The second session of the workshop provided an international context by presenting overviews of work going on in Europe—specifically in the United Kingdom, Switzerland, and Germany. As moderator Chiara Franzoni (Polytechnic University of Milan) observed, the European situation is more fragmented than in the United States, marked by different funding systems, government agencies, and traditions. This fragmentation creates problems but also presents opportunities for experimentation because the existence of multiple institutions of relatively small size provides an agility that can enable new approaches and evaluations.
Drawing on the Cambridge English Dictionary, Albert Bravo-Biosca (Innovation Growth Lab [IGL]) defined experimentation as “a test done in order to learn something or to discover if something works or is true.” From this perspective, learning is achieved by intentionally testing hypotheses in a structured way and within set time frames. Policymakers may object that experimentation is risky, but in fact its intent is to derisk innovation, said Bravo-Biosca. He continued, “What’s risky is spending $10 billion in a program that nobody is sure is going to work. What’s actually a good use of public money is spending a few tens of millions of dollars first in a pilot to find out whether this $10 billion actually will have an impact—and, crucially, how to make this more impactful.” A policy of starting experiments small and trying different designs systematically to learn what works can greatly increase overall impact. In addition, experimentation can provide novel solutions to policy challenges and is a route to continuous improvement, thereby enabling better decisions while saving money.
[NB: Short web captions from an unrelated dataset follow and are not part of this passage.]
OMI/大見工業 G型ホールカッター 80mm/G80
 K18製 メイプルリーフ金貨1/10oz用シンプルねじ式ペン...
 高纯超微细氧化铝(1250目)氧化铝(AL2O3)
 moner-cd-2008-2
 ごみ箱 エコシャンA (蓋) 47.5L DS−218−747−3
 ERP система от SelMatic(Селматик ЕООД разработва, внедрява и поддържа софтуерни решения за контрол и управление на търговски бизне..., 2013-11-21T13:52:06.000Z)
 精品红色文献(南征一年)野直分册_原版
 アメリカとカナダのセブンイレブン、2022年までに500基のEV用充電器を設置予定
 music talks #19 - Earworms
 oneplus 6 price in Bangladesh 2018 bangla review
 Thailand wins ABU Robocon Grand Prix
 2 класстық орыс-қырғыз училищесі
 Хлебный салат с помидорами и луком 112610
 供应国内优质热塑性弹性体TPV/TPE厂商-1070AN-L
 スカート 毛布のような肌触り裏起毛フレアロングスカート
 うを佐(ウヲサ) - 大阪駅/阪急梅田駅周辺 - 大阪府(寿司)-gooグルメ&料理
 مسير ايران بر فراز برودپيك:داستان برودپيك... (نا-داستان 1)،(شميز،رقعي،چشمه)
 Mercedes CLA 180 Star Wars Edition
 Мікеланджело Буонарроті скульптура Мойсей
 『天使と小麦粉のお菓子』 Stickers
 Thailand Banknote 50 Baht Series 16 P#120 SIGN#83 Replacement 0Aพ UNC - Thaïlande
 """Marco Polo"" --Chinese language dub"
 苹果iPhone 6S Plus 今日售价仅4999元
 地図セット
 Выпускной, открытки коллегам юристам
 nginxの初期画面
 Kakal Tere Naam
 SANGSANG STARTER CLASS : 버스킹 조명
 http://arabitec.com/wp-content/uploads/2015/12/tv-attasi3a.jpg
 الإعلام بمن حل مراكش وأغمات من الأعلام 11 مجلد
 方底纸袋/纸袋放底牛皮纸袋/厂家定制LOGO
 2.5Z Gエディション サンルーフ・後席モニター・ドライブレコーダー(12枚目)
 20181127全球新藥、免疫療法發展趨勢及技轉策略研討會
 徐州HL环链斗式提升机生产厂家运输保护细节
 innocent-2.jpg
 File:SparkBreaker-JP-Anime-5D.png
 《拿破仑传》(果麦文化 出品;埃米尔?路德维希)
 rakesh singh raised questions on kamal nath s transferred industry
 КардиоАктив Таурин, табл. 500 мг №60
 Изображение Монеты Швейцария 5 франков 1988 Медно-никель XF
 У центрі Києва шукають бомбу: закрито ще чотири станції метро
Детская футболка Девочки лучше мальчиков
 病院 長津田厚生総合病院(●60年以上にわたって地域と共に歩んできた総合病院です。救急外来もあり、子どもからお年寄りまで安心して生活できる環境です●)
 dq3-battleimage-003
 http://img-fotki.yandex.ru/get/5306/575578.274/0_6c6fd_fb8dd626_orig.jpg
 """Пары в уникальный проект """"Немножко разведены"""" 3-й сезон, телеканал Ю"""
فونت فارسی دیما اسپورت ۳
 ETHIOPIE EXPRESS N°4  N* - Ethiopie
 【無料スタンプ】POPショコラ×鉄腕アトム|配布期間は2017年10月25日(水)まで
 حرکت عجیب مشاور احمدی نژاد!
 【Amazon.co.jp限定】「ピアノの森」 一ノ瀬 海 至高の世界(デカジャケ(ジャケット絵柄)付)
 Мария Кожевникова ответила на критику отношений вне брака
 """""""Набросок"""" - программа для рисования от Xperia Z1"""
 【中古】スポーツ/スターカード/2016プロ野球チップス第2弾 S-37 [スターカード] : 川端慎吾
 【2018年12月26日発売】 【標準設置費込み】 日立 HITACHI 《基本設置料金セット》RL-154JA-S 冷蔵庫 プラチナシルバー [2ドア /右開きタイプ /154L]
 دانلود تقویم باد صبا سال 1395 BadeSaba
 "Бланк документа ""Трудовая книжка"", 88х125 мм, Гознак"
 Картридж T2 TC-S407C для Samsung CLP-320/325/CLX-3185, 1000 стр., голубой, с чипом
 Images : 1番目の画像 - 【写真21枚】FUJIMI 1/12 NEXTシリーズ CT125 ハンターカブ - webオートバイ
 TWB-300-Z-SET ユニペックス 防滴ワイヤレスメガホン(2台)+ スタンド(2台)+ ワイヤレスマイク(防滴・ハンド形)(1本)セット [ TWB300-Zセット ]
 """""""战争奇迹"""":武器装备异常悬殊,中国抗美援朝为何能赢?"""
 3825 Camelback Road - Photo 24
Many experimental designs are possible for testing the outcomes of different approaches. Evaluation experiments can assess the impacts of a new
program or changes in the design of an existing one. Optimization experiments can test small tweaks in an implementation process, such as rapid-fire A/B testing. Randomized encouragement designs can evaluate the impact of a program without blocking access for anyone. Shadow experiments can test the variation that happens in the shadows of the current approach—for example, running parallel assessment processes but with only one used to inform actual decisions.
In general, competitive funding calls go through a process of announcement and promotion, supporting applicants and receiving applications, assessing the proposals and selecting which to fund, agreeing to terms and finalizing agreements, and the funding of programs. In such circumstances, lotteries could be used to allocate funding to marginal applicants, which opens the possibility of using this as a basis of impact evaluations. Funding calls also can be used to enhance collaboration—for example, by requiring applicants to come to an information session where they are put in groups to talk with each other. These and many other issues are discussed in a handbook developed by IGL and the Research on Research Institute (RORI), which collates examples of potential experiments.1 Bravo-Biosca also recommended the trials database on the IGL website, which provides details of more than 150 randomized controlled trials (RCTs) in the field of science innovation and growth policy.2
Becoming an experimental organization is a journey, Bravo-Biosca explained. It first involves a mindset—continuously asking what will happen if things are done differently. It also involves creating the right culture, with organizational flexibility to try new things and openness to failure. Finally, it involves instituting the necessary methods, including a clear ex ante learning strategy and the capabilities to successfully implement it.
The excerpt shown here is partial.